В данном клиническом случае обращают на себя внимание трудности дифференцирования органической патологии, которая присутствовала в личности испытуемой с рождения, и самого эндогенного процесса. По данным ряда исследований (Hoyberg O.J., Fensbo С.. Remvig J., et al., 1993), у глухих на 10% чаще наблюдаются сложные для разграничения картины эндогенных и экзогенных психозов. Во многих случаях именно органическая почва видоизменяет клинико-динамические проявления основного заболевания, выдвигая на первый план нозологически нейтральную симптоматику – психопатоподобную, неврозоподобную, депрессивно-ипохондрическую. Больные как в случаях эндогенного, так и в случаях экзогенного психоза ведут себя нелепо, они возбуждены и агрессивны, содержание бредовых идей обычно характеризуется конкретностью, отражая реальную конфликтную ситуацию, что также схоже с психозами у больных с органическим психическим расстройством. Клиническая картина в целом имеет психогенную окраску, а специфические шизофренические дефект-симптомы либо вообще не выявляются, либо вначале скрываются за психопатологическими проявлениями коморбидных психических расстройств. Однако если подходить к оценке данного случая дифференцированно, то выявить эндогенную структуру (даже не проводя катамнестического исследования) возможно не только по габитусу испытуемой: ее манере держаться, внешнему виду, “высказываниям”, неадекватным эмоциональным проявлениям. Но основную информацию дает экспериментальнопсихологическое исследование, при котором на первый план выступают нарушения мышления по эндогенному типу, сочетаясь с вышеуказанной конкретностью суждений.

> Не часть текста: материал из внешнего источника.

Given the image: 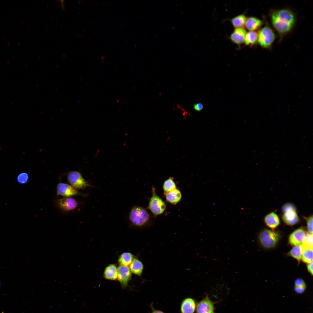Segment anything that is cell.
<instances>
[{
	"mask_svg": "<svg viewBox=\"0 0 313 313\" xmlns=\"http://www.w3.org/2000/svg\"><path fill=\"white\" fill-rule=\"evenodd\" d=\"M149 214L145 209L139 206L133 208L131 210L130 219L133 224L137 226L144 225L148 221Z\"/></svg>",
	"mask_w": 313,
	"mask_h": 313,
	"instance_id": "7a4b0ae2",
	"label": "cell"
},
{
	"mask_svg": "<svg viewBox=\"0 0 313 313\" xmlns=\"http://www.w3.org/2000/svg\"><path fill=\"white\" fill-rule=\"evenodd\" d=\"M163 189L164 194L169 192L176 189V184L172 178H170L164 182Z\"/></svg>",
	"mask_w": 313,
	"mask_h": 313,
	"instance_id": "d4e9b609",
	"label": "cell"
},
{
	"mask_svg": "<svg viewBox=\"0 0 313 313\" xmlns=\"http://www.w3.org/2000/svg\"><path fill=\"white\" fill-rule=\"evenodd\" d=\"M61 2H60V4L61 5V6L62 8L63 9H64L65 8V6L64 5L63 1H60Z\"/></svg>",
	"mask_w": 313,
	"mask_h": 313,
	"instance_id": "836d02e7",
	"label": "cell"
},
{
	"mask_svg": "<svg viewBox=\"0 0 313 313\" xmlns=\"http://www.w3.org/2000/svg\"><path fill=\"white\" fill-rule=\"evenodd\" d=\"M258 39V33L254 31L246 32L244 42L246 45H252L256 43Z\"/></svg>",
	"mask_w": 313,
	"mask_h": 313,
	"instance_id": "44dd1931",
	"label": "cell"
},
{
	"mask_svg": "<svg viewBox=\"0 0 313 313\" xmlns=\"http://www.w3.org/2000/svg\"><path fill=\"white\" fill-rule=\"evenodd\" d=\"M262 24L261 21L254 17H249L246 19L245 26L246 29L250 31H254L258 29Z\"/></svg>",
	"mask_w": 313,
	"mask_h": 313,
	"instance_id": "e0dca14e",
	"label": "cell"
},
{
	"mask_svg": "<svg viewBox=\"0 0 313 313\" xmlns=\"http://www.w3.org/2000/svg\"><path fill=\"white\" fill-rule=\"evenodd\" d=\"M275 39V35L273 31L268 26L264 27L258 33V42L260 46L263 48L269 47Z\"/></svg>",
	"mask_w": 313,
	"mask_h": 313,
	"instance_id": "277c9868",
	"label": "cell"
},
{
	"mask_svg": "<svg viewBox=\"0 0 313 313\" xmlns=\"http://www.w3.org/2000/svg\"><path fill=\"white\" fill-rule=\"evenodd\" d=\"M175 26H174L172 27V30H174L175 29Z\"/></svg>",
	"mask_w": 313,
	"mask_h": 313,
	"instance_id": "8d00e7d4",
	"label": "cell"
},
{
	"mask_svg": "<svg viewBox=\"0 0 313 313\" xmlns=\"http://www.w3.org/2000/svg\"><path fill=\"white\" fill-rule=\"evenodd\" d=\"M148 208L155 216L162 214L166 208L165 203L156 195L153 188H152V196L149 201Z\"/></svg>",
	"mask_w": 313,
	"mask_h": 313,
	"instance_id": "5b68a950",
	"label": "cell"
},
{
	"mask_svg": "<svg viewBox=\"0 0 313 313\" xmlns=\"http://www.w3.org/2000/svg\"><path fill=\"white\" fill-rule=\"evenodd\" d=\"M118 279L123 289L128 286V283L132 278V272L128 266L120 265L118 269Z\"/></svg>",
	"mask_w": 313,
	"mask_h": 313,
	"instance_id": "52a82bcc",
	"label": "cell"
},
{
	"mask_svg": "<svg viewBox=\"0 0 313 313\" xmlns=\"http://www.w3.org/2000/svg\"><path fill=\"white\" fill-rule=\"evenodd\" d=\"M307 268L308 271L312 274H313V262L308 263L307 265Z\"/></svg>",
	"mask_w": 313,
	"mask_h": 313,
	"instance_id": "d6a6232c",
	"label": "cell"
},
{
	"mask_svg": "<svg viewBox=\"0 0 313 313\" xmlns=\"http://www.w3.org/2000/svg\"><path fill=\"white\" fill-rule=\"evenodd\" d=\"M214 311L213 303L208 297L198 303L196 307L197 313H214Z\"/></svg>",
	"mask_w": 313,
	"mask_h": 313,
	"instance_id": "30bf717a",
	"label": "cell"
},
{
	"mask_svg": "<svg viewBox=\"0 0 313 313\" xmlns=\"http://www.w3.org/2000/svg\"><path fill=\"white\" fill-rule=\"evenodd\" d=\"M196 304L194 300L191 298L184 299L181 305L182 313H193L195 309Z\"/></svg>",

Из приведенного клинического случая видно, что для И., наряду с врожденной органической патологией, были характерны черты истер о возбудим ого типа, заострившиеся к моменту манифестации заболевания. Если говорить о дифференциации эндогенного психоза от экзогенного, то здесь можно проследить динамику заболевания: усугубление характерологических черт личности, появление астенической симптоматики, неадекватность поведения с высказываниями, хотя и носящими сугубо конкретный характер, но являющимися бредовыми идеями отношения, воздействия, характерного для эндогенного процесса символизма мышления.
Ретроспективный анализ показывает, что, несмотря на преобладание психогенной симптоматики (психопатоподобные проявления), в клинической картине выявляются актуальные бредовые расстройства. Можно предположить, что при доминировании органической патологии бредовые идеи у нашей подэкспертной оставались однообразными, застывали и носили конкретный характер, но они доминируют, не поддаются коррекции, полностью заменяя реальность, что является характерной чертой эндогенного процесса, в отличие от экзогенного. К тому же можно проследить как усугубление черт характера подэкспертной, так и слияние с личностью бредовой симптоматики с появлением ипохондрических включений после перенесенной и, по сути, несущественной травмы шеи и головы. И. фиксирована на своих переживаниях, они, наряду’ с идеями отношения “говорящих” соседей, занимают ведущее место и вплетаются в бредовую структуру, расширяя ее и “срастаясь” с личностью.
Для дифференцированной оценки состояния данного контингента испытуемых важен учет психогенных расстройств, смены синдромов, которые характеризуются неуклонным утяжелением психопатологических регистров. Кроме того, многофакторность психических расстройств требует интегративного диагноза, который позволит правильно определить, в какой степени сочетанная патология лишает лицо способности адекватно воспринимать и осмысливать реальную ситуацию, а также организовывать свое поведение, и, тем самым, дать точный прогноз сочетанного заболевания.